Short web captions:
----

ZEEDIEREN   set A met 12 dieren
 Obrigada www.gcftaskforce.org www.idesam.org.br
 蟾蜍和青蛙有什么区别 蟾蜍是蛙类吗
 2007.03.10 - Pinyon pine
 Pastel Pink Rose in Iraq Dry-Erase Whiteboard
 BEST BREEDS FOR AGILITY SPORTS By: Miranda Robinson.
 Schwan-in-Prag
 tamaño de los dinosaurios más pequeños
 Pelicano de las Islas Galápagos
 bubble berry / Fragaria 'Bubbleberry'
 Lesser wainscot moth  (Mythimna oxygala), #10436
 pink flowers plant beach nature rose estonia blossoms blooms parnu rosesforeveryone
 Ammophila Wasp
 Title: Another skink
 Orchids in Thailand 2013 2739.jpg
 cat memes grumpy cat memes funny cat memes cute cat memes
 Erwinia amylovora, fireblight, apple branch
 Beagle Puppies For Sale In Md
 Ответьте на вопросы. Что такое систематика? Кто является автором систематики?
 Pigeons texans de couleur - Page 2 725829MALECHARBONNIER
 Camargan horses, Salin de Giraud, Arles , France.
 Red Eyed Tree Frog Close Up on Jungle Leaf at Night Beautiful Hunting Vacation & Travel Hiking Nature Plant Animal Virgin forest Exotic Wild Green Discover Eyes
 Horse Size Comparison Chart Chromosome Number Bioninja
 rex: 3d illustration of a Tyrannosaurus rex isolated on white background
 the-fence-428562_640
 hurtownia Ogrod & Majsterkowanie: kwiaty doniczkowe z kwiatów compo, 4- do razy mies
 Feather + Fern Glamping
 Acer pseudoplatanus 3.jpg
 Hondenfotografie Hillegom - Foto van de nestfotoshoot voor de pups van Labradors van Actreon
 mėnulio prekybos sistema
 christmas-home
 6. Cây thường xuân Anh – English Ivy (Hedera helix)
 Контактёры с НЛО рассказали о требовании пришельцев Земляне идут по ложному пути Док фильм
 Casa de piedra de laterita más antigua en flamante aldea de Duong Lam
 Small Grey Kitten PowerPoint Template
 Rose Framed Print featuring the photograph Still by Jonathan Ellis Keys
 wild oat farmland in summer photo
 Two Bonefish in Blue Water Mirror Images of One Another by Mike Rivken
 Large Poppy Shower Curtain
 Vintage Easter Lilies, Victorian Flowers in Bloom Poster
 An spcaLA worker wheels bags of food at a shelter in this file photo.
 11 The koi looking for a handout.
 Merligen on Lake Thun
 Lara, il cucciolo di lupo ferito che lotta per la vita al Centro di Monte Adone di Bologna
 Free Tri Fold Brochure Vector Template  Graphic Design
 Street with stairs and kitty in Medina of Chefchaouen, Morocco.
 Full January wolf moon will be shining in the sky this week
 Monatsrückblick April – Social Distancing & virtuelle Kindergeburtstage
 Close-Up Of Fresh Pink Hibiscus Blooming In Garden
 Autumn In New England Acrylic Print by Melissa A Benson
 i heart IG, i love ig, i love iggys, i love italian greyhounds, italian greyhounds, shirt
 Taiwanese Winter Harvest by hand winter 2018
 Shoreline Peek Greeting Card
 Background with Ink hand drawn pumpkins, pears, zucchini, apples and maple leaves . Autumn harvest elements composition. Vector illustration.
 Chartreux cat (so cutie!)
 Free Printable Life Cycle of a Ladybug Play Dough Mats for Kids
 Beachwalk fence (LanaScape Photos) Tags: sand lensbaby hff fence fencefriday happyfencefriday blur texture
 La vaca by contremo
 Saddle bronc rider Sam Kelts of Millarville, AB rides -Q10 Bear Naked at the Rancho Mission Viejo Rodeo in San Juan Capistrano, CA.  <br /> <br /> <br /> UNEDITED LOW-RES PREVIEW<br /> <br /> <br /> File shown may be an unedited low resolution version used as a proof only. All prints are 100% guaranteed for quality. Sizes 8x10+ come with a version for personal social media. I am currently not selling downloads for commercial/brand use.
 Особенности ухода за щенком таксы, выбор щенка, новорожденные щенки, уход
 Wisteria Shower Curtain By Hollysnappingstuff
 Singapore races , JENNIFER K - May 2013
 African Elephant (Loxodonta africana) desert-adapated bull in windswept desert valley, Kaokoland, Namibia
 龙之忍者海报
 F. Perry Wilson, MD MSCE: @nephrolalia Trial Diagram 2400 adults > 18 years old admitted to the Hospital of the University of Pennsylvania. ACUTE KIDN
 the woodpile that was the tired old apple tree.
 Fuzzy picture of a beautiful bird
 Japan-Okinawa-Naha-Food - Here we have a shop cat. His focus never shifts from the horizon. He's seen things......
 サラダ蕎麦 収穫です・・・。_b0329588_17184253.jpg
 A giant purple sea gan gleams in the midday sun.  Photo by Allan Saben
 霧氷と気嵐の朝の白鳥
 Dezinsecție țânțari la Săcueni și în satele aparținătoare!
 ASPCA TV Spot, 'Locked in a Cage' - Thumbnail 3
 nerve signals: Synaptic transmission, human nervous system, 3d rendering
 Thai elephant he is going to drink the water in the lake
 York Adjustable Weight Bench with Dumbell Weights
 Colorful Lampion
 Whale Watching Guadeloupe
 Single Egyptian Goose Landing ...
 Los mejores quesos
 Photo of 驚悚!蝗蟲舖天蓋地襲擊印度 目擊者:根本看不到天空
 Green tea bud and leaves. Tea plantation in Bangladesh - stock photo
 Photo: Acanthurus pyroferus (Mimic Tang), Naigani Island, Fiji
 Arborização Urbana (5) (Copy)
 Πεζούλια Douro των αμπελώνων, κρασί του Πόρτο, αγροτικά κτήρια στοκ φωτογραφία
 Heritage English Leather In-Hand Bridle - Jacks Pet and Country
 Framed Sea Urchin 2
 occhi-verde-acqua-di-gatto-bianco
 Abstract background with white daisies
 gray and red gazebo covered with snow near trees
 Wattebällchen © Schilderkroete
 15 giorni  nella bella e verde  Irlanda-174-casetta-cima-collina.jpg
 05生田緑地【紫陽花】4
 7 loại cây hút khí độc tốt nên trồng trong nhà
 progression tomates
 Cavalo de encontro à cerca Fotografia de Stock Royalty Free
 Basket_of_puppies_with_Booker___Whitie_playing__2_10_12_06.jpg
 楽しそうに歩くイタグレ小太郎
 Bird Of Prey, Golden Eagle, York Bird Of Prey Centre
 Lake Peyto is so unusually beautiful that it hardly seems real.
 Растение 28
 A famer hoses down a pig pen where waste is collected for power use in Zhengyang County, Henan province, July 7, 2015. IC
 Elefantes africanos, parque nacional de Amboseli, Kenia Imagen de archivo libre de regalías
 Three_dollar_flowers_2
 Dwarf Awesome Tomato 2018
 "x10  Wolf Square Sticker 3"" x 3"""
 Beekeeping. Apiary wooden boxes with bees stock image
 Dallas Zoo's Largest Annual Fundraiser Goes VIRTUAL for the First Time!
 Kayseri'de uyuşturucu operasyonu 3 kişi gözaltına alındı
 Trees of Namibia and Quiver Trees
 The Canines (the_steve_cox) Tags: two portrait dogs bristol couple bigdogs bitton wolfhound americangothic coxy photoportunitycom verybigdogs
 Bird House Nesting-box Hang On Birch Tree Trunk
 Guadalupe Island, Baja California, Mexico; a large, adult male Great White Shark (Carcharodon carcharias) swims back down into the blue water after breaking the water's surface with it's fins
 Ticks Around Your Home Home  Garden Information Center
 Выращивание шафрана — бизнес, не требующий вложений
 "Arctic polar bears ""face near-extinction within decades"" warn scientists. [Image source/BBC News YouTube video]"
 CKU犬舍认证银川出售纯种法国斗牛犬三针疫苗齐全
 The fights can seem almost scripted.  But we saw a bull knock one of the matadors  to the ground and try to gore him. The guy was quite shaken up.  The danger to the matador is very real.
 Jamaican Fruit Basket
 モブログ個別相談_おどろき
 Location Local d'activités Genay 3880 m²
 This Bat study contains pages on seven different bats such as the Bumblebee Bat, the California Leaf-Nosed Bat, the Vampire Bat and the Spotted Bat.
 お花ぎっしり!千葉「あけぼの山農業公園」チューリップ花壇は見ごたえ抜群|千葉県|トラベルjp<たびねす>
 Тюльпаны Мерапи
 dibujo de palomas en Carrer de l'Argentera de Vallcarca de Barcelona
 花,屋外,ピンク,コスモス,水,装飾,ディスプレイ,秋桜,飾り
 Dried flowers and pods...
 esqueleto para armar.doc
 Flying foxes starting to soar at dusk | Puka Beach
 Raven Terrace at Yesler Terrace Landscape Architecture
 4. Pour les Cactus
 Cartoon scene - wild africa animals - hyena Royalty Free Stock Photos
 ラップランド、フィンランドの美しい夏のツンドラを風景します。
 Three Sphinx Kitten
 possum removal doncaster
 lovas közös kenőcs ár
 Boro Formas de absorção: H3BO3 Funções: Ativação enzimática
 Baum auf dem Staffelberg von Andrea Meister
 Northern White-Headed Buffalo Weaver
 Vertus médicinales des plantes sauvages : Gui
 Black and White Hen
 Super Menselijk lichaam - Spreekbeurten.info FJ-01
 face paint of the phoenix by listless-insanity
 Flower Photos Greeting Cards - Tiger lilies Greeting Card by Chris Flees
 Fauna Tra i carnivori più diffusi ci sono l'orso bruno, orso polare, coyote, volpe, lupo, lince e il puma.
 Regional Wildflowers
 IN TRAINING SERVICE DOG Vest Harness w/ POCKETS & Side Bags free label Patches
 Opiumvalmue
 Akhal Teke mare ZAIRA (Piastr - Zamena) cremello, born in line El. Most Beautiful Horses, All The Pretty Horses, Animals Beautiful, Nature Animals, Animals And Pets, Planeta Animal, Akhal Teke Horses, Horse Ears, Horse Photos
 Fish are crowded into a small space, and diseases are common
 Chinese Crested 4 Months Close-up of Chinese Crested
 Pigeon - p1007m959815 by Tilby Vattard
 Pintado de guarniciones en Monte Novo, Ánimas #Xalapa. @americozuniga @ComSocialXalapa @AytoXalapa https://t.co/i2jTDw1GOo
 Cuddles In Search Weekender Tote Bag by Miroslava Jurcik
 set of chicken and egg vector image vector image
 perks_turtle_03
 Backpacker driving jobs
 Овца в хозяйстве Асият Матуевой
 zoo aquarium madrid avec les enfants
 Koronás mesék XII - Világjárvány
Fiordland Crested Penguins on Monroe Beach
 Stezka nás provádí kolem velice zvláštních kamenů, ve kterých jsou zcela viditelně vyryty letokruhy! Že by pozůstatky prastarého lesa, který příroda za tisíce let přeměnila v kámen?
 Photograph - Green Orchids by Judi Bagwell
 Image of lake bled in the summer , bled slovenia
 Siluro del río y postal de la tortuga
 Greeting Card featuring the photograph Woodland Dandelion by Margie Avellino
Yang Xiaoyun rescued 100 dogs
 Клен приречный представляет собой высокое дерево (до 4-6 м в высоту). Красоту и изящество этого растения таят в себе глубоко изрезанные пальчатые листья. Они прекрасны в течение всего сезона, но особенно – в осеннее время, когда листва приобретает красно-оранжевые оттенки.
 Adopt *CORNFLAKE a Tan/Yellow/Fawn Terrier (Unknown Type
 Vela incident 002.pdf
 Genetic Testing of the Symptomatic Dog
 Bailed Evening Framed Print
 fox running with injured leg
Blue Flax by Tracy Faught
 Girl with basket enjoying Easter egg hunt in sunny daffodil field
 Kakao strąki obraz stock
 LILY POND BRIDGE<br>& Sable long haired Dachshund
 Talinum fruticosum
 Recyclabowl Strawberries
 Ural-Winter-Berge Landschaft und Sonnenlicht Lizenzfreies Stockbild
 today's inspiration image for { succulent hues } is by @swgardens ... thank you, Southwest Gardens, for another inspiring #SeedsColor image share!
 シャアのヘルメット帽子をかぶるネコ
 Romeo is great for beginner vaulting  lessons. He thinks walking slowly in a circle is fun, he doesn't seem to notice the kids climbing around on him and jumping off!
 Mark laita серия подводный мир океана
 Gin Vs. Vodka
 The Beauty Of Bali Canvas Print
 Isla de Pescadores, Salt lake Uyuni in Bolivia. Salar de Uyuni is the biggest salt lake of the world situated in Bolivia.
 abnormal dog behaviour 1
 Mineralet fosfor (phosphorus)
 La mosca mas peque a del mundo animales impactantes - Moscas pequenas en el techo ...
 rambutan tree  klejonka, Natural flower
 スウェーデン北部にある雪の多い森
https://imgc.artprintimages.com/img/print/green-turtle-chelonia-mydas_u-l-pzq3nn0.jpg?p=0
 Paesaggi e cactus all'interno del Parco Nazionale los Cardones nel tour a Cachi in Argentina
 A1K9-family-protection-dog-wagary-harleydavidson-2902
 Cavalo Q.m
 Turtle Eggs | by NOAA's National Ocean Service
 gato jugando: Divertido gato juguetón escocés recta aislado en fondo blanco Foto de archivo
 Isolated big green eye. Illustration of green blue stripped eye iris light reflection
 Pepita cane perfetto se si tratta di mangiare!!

----

Your reply should consist of one number: how many lines in the entries contain the string "Greeting".

3